Instructions to follow:
Below are the records; copy every line in them that holds the string "game".

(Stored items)

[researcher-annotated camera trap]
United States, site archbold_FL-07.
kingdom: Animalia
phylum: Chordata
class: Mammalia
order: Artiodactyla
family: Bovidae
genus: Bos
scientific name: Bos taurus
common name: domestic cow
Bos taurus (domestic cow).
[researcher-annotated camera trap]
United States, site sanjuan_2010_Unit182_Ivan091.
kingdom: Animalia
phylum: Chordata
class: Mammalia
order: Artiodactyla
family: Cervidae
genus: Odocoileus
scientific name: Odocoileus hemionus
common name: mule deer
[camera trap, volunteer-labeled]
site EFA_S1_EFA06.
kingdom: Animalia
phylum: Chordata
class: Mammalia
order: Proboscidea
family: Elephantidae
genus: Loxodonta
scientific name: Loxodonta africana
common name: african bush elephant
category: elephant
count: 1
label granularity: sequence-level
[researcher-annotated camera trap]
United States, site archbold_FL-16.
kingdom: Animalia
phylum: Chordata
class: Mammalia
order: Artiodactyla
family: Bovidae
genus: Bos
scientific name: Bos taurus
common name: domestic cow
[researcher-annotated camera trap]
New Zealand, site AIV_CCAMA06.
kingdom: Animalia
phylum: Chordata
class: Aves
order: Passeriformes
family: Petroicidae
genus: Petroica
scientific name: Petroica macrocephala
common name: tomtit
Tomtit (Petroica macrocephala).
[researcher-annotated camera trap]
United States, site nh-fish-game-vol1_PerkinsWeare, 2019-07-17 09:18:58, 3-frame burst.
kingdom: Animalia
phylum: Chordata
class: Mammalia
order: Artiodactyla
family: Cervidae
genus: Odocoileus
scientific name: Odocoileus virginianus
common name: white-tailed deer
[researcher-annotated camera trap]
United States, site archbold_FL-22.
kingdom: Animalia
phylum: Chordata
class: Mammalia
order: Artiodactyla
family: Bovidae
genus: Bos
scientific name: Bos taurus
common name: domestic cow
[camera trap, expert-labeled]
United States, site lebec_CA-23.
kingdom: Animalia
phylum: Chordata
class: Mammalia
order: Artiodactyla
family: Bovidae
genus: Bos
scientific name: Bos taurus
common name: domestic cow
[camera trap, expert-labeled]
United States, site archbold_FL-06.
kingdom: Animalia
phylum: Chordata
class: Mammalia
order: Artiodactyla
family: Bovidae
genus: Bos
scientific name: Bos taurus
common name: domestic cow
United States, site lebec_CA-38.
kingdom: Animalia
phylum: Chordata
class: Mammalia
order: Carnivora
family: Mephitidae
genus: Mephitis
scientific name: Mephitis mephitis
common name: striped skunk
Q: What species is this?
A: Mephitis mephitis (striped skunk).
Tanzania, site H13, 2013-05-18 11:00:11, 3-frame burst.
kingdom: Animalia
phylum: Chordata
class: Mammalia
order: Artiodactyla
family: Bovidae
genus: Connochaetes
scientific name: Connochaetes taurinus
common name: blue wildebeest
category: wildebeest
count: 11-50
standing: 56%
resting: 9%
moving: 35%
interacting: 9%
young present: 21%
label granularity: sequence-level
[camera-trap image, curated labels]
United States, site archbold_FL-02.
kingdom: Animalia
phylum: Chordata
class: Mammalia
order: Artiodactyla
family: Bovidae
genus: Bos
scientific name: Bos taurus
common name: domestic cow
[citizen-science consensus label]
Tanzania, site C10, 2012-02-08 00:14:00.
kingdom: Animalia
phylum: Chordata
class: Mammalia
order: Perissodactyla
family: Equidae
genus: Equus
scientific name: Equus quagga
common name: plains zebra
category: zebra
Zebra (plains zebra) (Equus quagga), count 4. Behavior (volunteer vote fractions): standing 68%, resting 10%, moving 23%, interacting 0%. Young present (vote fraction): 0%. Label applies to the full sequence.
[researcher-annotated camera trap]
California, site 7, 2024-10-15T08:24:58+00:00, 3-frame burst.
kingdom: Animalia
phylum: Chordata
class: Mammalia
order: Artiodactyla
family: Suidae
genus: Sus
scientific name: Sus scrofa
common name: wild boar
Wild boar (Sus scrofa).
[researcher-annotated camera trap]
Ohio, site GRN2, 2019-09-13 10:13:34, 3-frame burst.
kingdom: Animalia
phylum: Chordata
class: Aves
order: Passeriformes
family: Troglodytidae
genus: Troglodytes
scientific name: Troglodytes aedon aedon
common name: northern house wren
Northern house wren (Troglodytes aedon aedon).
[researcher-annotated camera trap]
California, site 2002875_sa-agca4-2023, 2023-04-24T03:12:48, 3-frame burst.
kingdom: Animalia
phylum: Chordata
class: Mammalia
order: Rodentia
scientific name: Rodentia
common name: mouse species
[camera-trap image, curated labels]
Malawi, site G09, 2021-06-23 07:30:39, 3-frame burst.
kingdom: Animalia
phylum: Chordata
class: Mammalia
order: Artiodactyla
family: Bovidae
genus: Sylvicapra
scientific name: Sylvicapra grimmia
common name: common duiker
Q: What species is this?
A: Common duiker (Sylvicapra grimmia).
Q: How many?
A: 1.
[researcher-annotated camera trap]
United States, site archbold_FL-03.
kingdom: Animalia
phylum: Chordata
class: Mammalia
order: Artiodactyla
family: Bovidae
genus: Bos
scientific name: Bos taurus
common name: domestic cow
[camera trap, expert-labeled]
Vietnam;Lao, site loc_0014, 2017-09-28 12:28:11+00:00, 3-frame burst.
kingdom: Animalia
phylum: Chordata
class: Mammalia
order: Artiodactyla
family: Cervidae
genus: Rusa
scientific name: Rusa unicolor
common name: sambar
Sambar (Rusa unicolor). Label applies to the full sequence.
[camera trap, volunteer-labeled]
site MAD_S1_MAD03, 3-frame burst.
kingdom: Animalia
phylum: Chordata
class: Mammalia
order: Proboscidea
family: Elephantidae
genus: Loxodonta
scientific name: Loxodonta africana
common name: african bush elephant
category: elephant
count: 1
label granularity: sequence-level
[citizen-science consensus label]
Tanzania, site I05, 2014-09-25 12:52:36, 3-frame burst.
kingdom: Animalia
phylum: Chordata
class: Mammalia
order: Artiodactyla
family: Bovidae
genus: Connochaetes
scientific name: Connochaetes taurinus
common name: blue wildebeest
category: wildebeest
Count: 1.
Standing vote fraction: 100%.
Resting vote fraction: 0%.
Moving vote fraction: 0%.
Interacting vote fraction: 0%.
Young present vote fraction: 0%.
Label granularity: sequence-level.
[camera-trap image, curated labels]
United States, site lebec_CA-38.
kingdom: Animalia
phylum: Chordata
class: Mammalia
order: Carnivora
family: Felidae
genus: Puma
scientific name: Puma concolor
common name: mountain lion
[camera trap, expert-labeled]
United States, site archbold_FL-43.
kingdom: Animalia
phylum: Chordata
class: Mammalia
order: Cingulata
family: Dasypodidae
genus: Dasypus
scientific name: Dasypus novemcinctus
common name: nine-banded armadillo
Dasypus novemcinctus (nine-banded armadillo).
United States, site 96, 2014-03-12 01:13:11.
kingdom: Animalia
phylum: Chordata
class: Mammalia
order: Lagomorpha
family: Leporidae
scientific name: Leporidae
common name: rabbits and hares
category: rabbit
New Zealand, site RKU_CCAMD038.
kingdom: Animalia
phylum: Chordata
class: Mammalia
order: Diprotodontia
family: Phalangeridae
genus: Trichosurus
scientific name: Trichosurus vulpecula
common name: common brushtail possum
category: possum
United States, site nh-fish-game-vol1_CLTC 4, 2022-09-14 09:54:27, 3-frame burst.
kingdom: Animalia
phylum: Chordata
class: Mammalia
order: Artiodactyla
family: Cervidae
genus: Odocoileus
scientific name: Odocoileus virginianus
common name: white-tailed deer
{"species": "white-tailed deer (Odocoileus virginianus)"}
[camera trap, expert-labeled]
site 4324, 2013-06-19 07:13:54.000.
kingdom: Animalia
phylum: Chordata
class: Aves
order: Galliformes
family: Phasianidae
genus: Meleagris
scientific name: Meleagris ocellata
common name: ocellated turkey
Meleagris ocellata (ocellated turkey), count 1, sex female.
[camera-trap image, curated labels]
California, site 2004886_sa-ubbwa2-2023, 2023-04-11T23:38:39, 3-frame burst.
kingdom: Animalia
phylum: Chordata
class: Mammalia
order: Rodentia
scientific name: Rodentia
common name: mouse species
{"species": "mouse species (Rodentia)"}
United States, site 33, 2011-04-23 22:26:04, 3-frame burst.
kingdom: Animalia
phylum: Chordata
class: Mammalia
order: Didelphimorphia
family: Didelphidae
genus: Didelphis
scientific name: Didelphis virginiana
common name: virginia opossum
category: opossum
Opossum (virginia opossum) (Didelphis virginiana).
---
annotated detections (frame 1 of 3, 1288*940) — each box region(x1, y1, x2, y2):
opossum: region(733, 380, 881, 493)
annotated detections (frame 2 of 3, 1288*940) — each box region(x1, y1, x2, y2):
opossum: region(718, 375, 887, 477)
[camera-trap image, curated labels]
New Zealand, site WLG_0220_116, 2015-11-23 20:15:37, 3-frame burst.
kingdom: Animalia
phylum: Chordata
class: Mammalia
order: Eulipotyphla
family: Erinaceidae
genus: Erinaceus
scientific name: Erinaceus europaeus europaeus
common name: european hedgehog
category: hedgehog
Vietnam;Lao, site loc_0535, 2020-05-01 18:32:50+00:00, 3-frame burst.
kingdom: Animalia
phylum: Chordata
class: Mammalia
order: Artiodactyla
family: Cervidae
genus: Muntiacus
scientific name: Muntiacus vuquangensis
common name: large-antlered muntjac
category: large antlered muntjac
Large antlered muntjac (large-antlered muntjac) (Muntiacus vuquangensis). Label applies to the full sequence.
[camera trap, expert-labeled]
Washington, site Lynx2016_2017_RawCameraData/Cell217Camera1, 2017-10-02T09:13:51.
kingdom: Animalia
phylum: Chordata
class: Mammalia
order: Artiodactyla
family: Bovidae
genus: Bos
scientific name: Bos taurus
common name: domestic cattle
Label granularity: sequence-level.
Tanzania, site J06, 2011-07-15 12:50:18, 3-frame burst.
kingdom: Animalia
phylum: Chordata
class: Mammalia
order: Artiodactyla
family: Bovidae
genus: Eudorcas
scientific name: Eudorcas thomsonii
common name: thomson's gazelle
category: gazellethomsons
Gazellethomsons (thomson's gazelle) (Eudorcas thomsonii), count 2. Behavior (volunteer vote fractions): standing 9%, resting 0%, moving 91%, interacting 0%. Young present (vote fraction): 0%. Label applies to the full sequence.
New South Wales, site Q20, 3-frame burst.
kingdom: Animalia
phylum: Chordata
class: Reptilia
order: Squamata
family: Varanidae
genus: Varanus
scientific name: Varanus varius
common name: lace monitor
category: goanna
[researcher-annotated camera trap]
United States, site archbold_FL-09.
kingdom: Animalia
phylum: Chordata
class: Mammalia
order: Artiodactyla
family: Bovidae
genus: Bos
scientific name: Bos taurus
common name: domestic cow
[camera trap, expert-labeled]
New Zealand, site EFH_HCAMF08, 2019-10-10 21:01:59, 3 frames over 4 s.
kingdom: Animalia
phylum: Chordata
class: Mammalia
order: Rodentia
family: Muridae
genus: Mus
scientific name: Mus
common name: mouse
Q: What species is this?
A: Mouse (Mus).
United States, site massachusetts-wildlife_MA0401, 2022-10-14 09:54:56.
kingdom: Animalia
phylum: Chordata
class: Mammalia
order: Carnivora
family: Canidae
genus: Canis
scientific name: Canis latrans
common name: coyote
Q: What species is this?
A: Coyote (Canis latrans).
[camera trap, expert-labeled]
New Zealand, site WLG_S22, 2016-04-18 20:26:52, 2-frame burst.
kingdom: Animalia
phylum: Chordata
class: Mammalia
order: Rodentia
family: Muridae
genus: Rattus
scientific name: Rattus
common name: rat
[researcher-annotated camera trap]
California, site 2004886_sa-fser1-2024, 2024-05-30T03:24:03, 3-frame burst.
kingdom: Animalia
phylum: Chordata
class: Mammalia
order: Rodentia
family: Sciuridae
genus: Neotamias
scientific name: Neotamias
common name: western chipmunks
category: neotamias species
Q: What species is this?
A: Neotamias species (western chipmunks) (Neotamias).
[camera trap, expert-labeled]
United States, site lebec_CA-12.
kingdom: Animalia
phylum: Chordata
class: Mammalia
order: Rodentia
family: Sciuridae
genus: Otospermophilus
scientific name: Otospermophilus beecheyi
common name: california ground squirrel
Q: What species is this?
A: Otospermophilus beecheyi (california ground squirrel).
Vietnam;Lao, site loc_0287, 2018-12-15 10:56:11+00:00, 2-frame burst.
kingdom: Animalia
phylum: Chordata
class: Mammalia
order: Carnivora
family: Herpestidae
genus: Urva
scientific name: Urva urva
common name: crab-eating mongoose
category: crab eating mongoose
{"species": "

Answer box:
United States, site nh-fish-game-vol1_PerkinsWeare, 2019-07-17 09:18:58, 3-frame burst.
United States, site nh-fish-game-vol1_CLTC 4, 2022-09-14 09:54:27, 3-frame burst.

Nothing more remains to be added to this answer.